Классическая философия, которую связывают прежде всего с именами Декарта, Канта, Гегеля, была философией разума. Все названные мыслители скептически относились к тезису о том, что бытие дано человеку прямо и непосредственно. Так, Декарт считал, что можно усомниться во всем и даже в существовании внешнего мира: вполне допустимо, что он видимость, созданная коварным и хитрым демоном. Несомненно лишь то, что существует само сомнение, которое является актом сознания. Стало быть, именно в нем нужно отыскать такие очевидные идеи, которые лежат в основе знания. В этом же направлении размышлял и Кант. Бытие само по себе, «вещь в себе», как его называл кенигсбергский мыслитель, возможно, и существует, но репрезентируется в формах чувственного опыта (в пространстве и времени) и интерпретируется при помощи теоретических понятий. Поэтому пространство и время оказываются у Канта не объективными формами существования бытия, а формами представления, способами организации чувственного опыта. Точно так же, причинность, закономерность, случайность, качество и количество, единство и множество, целое и часть, конечное и бесконечное — это понятия, при помощи которых мы понимаем и познаем данные чувственного опыта. Наше представление о бытии — сложный продукт деятельности чувственности и рассудка, в основе которой лежат конструктивные механизмы сознания.

Если у Декарта, Канта и Гегеля бытие оказалось в основном понятийной конструкцией и отождествлялось с мышлением, то в феноменологии Э. Гуссерля — выдающегося философа XX в., оно конституировалось не только логическими, но и другими интеллектуальными актами, среди которых наибольшее значение придавалось интуиции — интеллектуальному усмотрению сущности воспринимаемых явлений. Человек обладает способностью непосредственного видения сущности, и именно она выступает основой последующих умозаключений и логического вывода. Идеи закона, истины, объективности, доказательства не могут быть выведены из каких-либо других понятий. Например, докажите, что надо доказывать. Стало быть, сама идея доказательства — это результат некоторого исходного, оригинального знания, данного человеку. Эти идеи «существуют» внутри сознания, нет никакой необходимости обращаться за доказательством их истинности к фактам (более того, идеи причинности и закономерности являются условиями возможности констатации фактов).
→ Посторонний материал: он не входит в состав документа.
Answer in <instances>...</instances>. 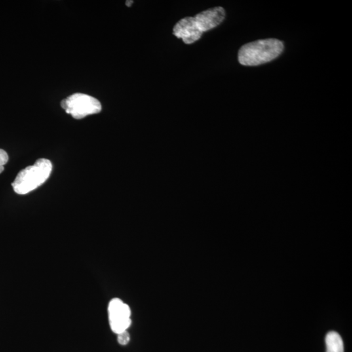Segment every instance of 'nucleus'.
Here are the masks:
<instances>
[{"mask_svg":"<svg viewBox=\"0 0 352 352\" xmlns=\"http://www.w3.org/2000/svg\"><path fill=\"white\" fill-rule=\"evenodd\" d=\"M61 105L67 114L77 119L100 113L102 110L101 103L97 99L81 93L71 95L63 100Z\"/></svg>","mask_w":352,"mask_h":352,"instance_id":"3","label":"nucleus"},{"mask_svg":"<svg viewBox=\"0 0 352 352\" xmlns=\"http://www.w3.org/2000/svg\"><path fill=\"white\" fill-rule=\"evenodd\" d=\"M52 164L49 160L38 159L33 165L21 170L12 183V188L18 195H26L41 186L49 178Z\"/></svg>","mask_w":352,"mask_h":352,"instance_id":"2","label":"nucleus"},{"mask_svg":"<svg viewBox=\"0 0 352 352\" xmlns=\"http://www.w3.org/2000/svg\"><path fill=\"white\" fill-rule=\"evenodd\" d=\"M326 352H344V345L340 335L336 332L328 333L326 337Z\"/></svg>","mask_w":352,"mask_h":352,"instance_id":"7","label":"nucleus"},{"mask_svg":"<svg viewBox=\"0 0 352 352\" xmlns=\"http://www.w3.org/2000/svg\"><path fill=\"white\" fill-rule=\"evenodd\" d=\"M133 1H126V5L127 6V7H130L132 4L133 3Z\"/></svg>","mask_w":352,"mask_h":352,"instance_id":"10","label":"nucleus"},{"mask_svg":"<svg viewBox=\"0 0 352 352\" xmlns=\"http://www.w3.org/2000/svg\"><path fill=\"white\" fill-rule=\"evenodd\" d=\"M108 311L110 326L113 332L118 334L129 328L131 324V312L130 307L121 299H112L109 303Z\"/></svg>","mask_w":352,"mask_h":352,"instance_id":"4","label":"nucleus"},{"mask_svg":"<svg viewBox=\"0 0 352 352\" xmlns=\"http://www.w3.org/2000/svg\"><path fill=\"white\" fill-rule=\"evenodd\" d=\"M130 341V335L127 331L117 334V342L121 345H126Z\"/></svg>","mask_w":352,"mask_h":352,"instance_id":"8","label":"nucleus"},{"mask_svg":"<svg viewBox=\"0 0 352 352\" xmlns=\"http://www.w3.org/2000/svg\"><path fill=\"white\" fill-rule=\"evenodd\" d=\"M9 161V156L5 151L0 149V174L3 172L4 166Z\"/></svg>","mask_w":352,"mask_h":352,"instance_id":"9","label":"nucleus"},{"mask_svg":"<svg viewBox=\"0 0 352 352\" xmlns=\"http://www.w3.org/2000/svg\"><path fill=\"white\" fill-rule=\"evenodd\" d=\"M225 10L221 7L212 8L197 14L195 16L200 30L206 32L218 26L225 20Z\"/></svg>","mask_w":352,"mask_h":352,"instance_id":"6","label":"nucleus"},{"mask_svg":"<svg viewBox=\"0 0 352 352\" xmlns=\"http://www.w3.org/2000/svg\"><path fill=\"white\" fill-rule=\"evenodd\" d=\"M283 50V43L279 40H258L245 44L240 48L238 60L244 66H257L275 60Z\"/></svg>","mask_w":352,"mask_h":352,"instance_id":"1","label":"nucleus"},{"mask_svg":"<svg viewBox=\"0 0 352 352\" xmlns=\"http://www.w3.org/2000/svg\"><path fill=\"white\" fill-rule=\"evenodd\" d=\"M173 34L179 39H182L187 45H191L199 40L203 32L198 26L195 18L185 17L181 19L175 25L173 29Z\"/></svg>","mask_w":352,"mask_h":352,"instance_id":"5","label":"nucleus"}]
</instances>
То, что считается простым и исходным — наблюдения, факты, утверждения о существующих вещах и событиях — все это в феноменологии оказалось сложным и опосредованным, построенным на основе таких самоочевидных идей, какими являются истина, достоверность, ответственность, единство, мир и т. д. И хотя эти идеи существуют только в сознании, относительно их возможно абсолютно достоверное знание.

Следует иметь в виду, что возможность построения философии как строгой науки была куплена в феноменологии слишком дорогой ценой: вопрос о реальности, о том, что соответствует во внешнем мире нашим представлениям и утверждениям, оказался «вынесенным за скобки». Неудивительно, что не только противники, но и ближайшие ученики Гуссерля не пожелали оставаться только в сфере «фактов сознания», а вновь попытались вернуться к традициям греческой философии, к коммуникации человека с самим бытием. Но как и где, кем и когда постигается бытие? Во всяком случае, познающий человек всегда понимает, интерпретирует бытие в формах понятий. Единство и множественность, закономерность и случайность, причинность и необходимость — все это категории познания, а не характеристики бытия самого по себе.

По отношению к бытию со времен Аристотеля задаются два вопроса: существует ли нечто и что оно такое. Это вопросы о существовании и сущности. Но сами вопросы и сомнения возможны, если есть что-то несомненное. Давайте спросим, а что считается несомненным в постановке такого рода вопросов? Они возможны, если мы заранее принимаем, что предметом нашего вопрошания являются вещи, у которых можно разделить сущность и существование. Стало быть, в основе любых человеческих исследований лежит представление о бытии как о некой вещи или предмете, которые могут рассматриваться познающим субъектом как бы со стороны. Но разве так обстоит дело с бытием, разве может человек оказаться вне его, разве мы не находимся всегда уже в мире? По отношению к конкретным вещам человек может встать в позицию наблюдателя и разграничить явление и сущность, но по отношению к бытию он не может занять такую позицию. В бытии человек существует не как «сущность» и не присутствует в модусе «вещи»; столь очевидное различие сущности и существования по отношению к нему оказывается непригодным.